TASK REQUIREMENTS:
In the material below, find each line with the string "Park" and copy it.

PROVIDED ENTRIES:
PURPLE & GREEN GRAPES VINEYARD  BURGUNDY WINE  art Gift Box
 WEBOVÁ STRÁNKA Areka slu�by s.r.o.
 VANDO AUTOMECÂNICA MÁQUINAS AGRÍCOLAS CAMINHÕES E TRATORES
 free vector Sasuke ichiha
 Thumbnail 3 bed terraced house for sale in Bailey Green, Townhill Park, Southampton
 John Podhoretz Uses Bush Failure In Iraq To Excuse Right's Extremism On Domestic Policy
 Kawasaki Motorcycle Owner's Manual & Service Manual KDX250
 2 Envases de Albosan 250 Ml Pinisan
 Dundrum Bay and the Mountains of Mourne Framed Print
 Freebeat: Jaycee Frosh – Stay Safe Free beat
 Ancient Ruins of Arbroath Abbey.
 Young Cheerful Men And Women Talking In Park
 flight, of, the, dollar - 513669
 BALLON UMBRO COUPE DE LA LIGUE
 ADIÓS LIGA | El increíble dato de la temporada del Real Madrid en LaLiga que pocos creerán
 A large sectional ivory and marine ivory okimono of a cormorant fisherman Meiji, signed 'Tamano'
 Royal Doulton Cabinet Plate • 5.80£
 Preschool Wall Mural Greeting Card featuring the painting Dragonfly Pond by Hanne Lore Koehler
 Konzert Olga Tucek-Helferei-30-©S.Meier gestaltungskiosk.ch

SOLUTION TO THIS EXERCISE:
 Thumbnail 3 bed terraced house for sale in Bailey Green, Townhill Park, Southampton
 Young Cheerful Men And Women Talking In Park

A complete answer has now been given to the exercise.